By Dawson Church, EFT TRN 1-3
One of my favorite sayings during EFT workshops is “The problem is never the problem.”
What I mean by this is that the problem we complain about today usually bothers us only because it resembles an earlier problem.
For example, if your spouse being late disturbs you, you may discover by digging deep with EFT tapping that the real reason this behavior triggers you is that your mother didn’t meet your needs in early childhood.
Your spouses behavior in the present day resembles, to your brain, the neglect you experienced in early childhood, so you react accordingly.
You put a lot of energy into trying to change your spouse when the present-day person is not the source of the problem.

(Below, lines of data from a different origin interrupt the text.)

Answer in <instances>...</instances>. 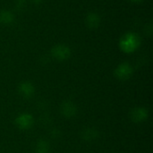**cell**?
Instances as JSON below:
<instances>
[{"label": "cell", "mask_w": 153, "mask_h": 153, "mask_svg": "<svg viewBox=\"0 0 153 153\" xmlns=\"http://www.w3.org/2000/svg\"><path fill=\"white\" fill-rule=\"evenodd\" d=\"M134 73V69L132 67V65L129 63H121L116 69L114 72L115 76L120 80V81H126L129 78L132 77Z\"/></svg>", "instance_id": "3957f363"}, {"label": "cell", "mask_w": 153, "mask_h": 153, "mask_svg": "<svg viewBox=\"0 0 153 153\" xmlns=\"http://www.w3.org/2000/svg\"><path fill=\"white\" fill-rule=\"evenodd\" d=\"M18 91L22 97L25 99H30L35 93V87L30 82H22L19 84Z\"/></svg>", "instance_id": "52a82bcc"}, {"label": "cell", "mask_w": 153, "mask_h": 153, "mask_svg": "<svg viewBox=\"0 0 153 153\" xmlns=\"http://www.w3.org/2000/svg\"><path fill=\"white\" fill-rule=\"evenodd\" d=\"M52 56L58 61H65L71 56L70 48L65 45H56L51 49Z\"/></svg>", "instance_id": "277c9868"}, {"label": "cell", "mask_w": 153, "mask_h": 153, "mask_svg": "<svg viewBox=\"0 0 153 153\" xmlns=\"http://www.w3.org/2000/svg\"><path fill=\"white\" fill-rule=\"evenodd\" d=\"M140 45L141 38L135 32H128L125 34L119 41V47L125 53L134 52L140 47Z\"/></svg>", "instance_id": "6da1fadb"}, {"label": "cell", "mask_w": 153, "mask_h": 153, "mask_svg": "<svg viewBox=\"0 0 153 153\" xmlns=\"http://www.w3.org/2000/svg\"><path fill=\"white\" fill-rule=\"evenodd\" d=\"M50 144L48 141L39 140L35 145V153H49Z\"/></svg>", "instance_id": "30bf717a"}, {"label": "cell", "mask_w": 153, "mask_h": 153, "mask_svg": "<svg viewBox=\"0 0 153 153\" xmlns=\"http://www.w3.org/2000/svg\"><path fill=\"white\" fill-rule=\"evenodd\" d=\"M132 2H134V3H139V2H142L143 0H130Z\"/></svg>", "instance_id": "7c38bea8"}, {"label": "cell", "mask_w": 153, "mask_h": 153, "mask_svg": "<svg viewBox=\"0 0 153 153\" xmlns=\"http://www.w3.org/2000/svg\"><path fill=\"white\" fill-rule=\"evenodd\" d=\"M60 111L65 117L72 118L77 114V107L72 100H66L62 102L60 106Z\"/></svg>", "instance_id": "8992f818"}, {"label": "cell", "mask_w": 153, "mask_h": 153, "mask_svg": "<svg viewBox=\"0 0 153 153\" xmlns=\"http://www.w3.org/2000/svg\"><path fill=\"white\" fill-rule=\"evenodd\" d=\"M13 20V15L9 11L4 10V11L0 12V22L1 23L8 24V23H11Z\"/></svg>", "instance_id": "8fae6325"}, {"label": "cell", "mask_w": 153, "mask_h": 153, "mask_svg": "<svg viewBox=\"0 0 153 153\" xmlns=\"http://www.w3.org/2000/svg\"><path fill=\"white\" fill-rule=\"evenodd\" d=\"M100 19L99 15L95 13H89L85 19V23H86L87 27H89L90 29L97 28L100 24Z\"/></svg>", "instance_id": "9c48e42d"}, {"label": "cell", "mask_w": 153, "mask_h": 153, "mask_svg": "<svg viewBox=\"0 0 153 153\" xmlns=\"http://www.w3.org/2000/svg\"><path fill=\"white\" fill-rule=\"evenodd\" d=\"M34 117L31 114L22 113L14 119V124L21 130H29L34 126Z\"/></svg>", "instance_id": "7a4b0ae2"}, {"label": "cell", "mask_w": 153, "mask_h": 153, "mask_svg": "<svg viewBox=\"0 0 153 153\" xmlns=\"http://www.w3.org/2000/svg\"><path fill=\"white\" fill-rule=\"evenodd\" d=\"M130 118L134 123H143L149 118V110L143 107H136L131 109Z\"/></svg>", "instance_id": "5b68a950"}, {"label": "cell", "mask_w": 153, "mask_h": 153, "mask_svg": "<svg viewBox=\"0 0 153 153\" xmlns=\"http://www.w3.org/2000/svg\"><path fill=\"white\" fill-rule=\"evenodd\" d=\"M81 136L82 140L86 142H92L94 140H97L99 137V132L97 129L92 127H87L82 131Z\"/></svg>", "instance_id": "ba28073f"}]
</instances>
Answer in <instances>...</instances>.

While EFT can be useful for minor or peripheral problems, much deeper healing is possible if you assist your client or yourself in finding core issues. The events that bother us are only a problem if they resemble deeper emotional wounds.
Rather than being content with using EFT on surface problems, it’s worth developing the skills to find and resolve the core issues that are at the root of the problem.
4 Questions to Identify Core Issues:
1. Does the problem that’s bothering you remind you of any events in your childhood?
2. Can you tune into your body and feel your feelings? Now, travel back in time to the first time in your life you ever felt this same sensation.
3. What’s the worst similar experience you ever had?
4. If you were writing your autobiography, what chapter would you prefer to delete, as though it had never happened to you?
If you can’t remember a specific childhood event, simply make up a fictional event in your mind. This kind of guessing usually turns out to be right on target. You are assembling the imagined event out of components of real events, and the imaginary event usually leads you back to actual events you can tap on.
Even if it doesn’t, and you tap on that fictional event, you will eventually experience an obvious release of tension.